[Start TASK INPUTS]
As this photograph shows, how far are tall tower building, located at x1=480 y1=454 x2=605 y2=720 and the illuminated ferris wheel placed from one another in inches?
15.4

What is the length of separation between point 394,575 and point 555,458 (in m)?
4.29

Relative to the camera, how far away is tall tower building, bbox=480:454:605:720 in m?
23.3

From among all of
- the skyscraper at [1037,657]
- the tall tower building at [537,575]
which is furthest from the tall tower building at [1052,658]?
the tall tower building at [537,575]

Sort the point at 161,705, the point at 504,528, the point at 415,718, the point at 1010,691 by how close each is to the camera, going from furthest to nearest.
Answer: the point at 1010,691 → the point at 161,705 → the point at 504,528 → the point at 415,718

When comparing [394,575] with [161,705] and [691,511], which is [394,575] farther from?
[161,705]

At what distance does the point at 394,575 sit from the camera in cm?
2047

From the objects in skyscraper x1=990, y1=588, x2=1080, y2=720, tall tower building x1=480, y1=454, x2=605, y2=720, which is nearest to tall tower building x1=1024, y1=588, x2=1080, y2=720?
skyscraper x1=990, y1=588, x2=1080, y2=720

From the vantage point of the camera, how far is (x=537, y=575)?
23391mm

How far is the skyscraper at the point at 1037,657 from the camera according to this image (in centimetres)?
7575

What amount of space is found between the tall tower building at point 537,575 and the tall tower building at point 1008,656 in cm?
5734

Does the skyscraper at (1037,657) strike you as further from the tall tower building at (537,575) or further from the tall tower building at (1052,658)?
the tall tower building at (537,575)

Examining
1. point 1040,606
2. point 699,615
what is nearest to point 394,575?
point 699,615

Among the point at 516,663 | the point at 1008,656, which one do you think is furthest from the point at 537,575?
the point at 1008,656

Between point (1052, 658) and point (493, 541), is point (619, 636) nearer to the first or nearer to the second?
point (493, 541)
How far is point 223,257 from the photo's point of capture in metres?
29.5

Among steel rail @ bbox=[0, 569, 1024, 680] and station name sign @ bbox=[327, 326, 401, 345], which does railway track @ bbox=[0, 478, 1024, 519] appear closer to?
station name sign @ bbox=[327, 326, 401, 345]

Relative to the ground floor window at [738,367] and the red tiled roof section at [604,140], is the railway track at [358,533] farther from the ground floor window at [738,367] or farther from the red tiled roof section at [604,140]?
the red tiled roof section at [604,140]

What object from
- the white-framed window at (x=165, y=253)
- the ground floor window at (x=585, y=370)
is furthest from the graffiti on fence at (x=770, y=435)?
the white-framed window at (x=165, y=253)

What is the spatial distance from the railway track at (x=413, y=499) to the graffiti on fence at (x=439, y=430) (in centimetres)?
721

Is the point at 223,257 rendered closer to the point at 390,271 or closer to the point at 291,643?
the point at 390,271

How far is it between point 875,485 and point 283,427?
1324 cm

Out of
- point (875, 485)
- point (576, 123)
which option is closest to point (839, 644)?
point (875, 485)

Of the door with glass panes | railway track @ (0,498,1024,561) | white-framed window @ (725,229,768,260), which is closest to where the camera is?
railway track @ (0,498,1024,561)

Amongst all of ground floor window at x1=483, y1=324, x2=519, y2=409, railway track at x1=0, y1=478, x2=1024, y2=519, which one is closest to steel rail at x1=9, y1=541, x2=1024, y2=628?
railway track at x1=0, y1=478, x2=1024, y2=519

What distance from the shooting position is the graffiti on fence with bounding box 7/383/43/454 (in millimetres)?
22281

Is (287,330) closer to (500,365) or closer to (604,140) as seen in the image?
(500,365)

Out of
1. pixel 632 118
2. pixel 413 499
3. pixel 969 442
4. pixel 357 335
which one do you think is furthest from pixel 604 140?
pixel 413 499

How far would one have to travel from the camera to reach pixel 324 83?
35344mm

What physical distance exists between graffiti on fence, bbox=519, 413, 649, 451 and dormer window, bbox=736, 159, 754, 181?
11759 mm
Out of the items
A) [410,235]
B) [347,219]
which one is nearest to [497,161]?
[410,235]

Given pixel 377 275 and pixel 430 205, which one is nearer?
[End TASK INPUTS]
STATED PROBLEM -> Lines from the one containing "What is the spatial" through the final line are to be given again verbatim, with nothing before or after.

EXPECTED OUTPUT ->
What is the spatial distance from the railway track at (x=413, y=499) to the graffiti on fence at (x=439, y=430) (in centimetres)?
721

Is the point at 223,257 rendered closer to the point at 390,271 or closer to the point at 291,643?
the point at 390,271

How far is it between point 875,485 and point 283,427?
1324 cm

Out of
- point (875, 485)
- point (576, 123)
which option is closest to point (839, 644)?
point (875, 485)

Of the door with glass panes | railway track @ (0,498,1024,561) | white-framed window @ (725,229,768,260), which is closest to where the camera is?
railway track @ (0,498,1024,561)

Amongst all of ground floor window at x1=483, y1=324, x2=519, y2=409, railway track at x1=0, y1=478, x2=1024, y2=519, which one is closest to steel rail at x1=9, y1=541, x2=1024, y2=628?
railway track at x1=0, y1=478, x2=1024, y2=519

What distance from the shooting position is the graffiti on fence with bounding box 7/383/43/454 (in millimetres)?
22281

Is (287,330) closer to (500,365) or closer to (604,140) as seen in the image?
(500,365)

Out of
1. pixel 632 118
2. pixel 413 499
3. pixel 969 442
4. pixel 357 335
which one do you think is furthest from pixel 604 140?
pixel 413 499

How far would one have to travel from the camera to reach pixel 324 83?
35344mm

What physical distance exists between graffiti on fence, bbox=519, 413, 649, 451 and dormer window, bbox=736, 159, 754, 181?
11759 mm
Out of the items
A) [410,235]
B) [347,219]
which one is nearest to [497,161]?
[410,235]

Given pixel 377 275 and pixel 430 205, which one is nearer?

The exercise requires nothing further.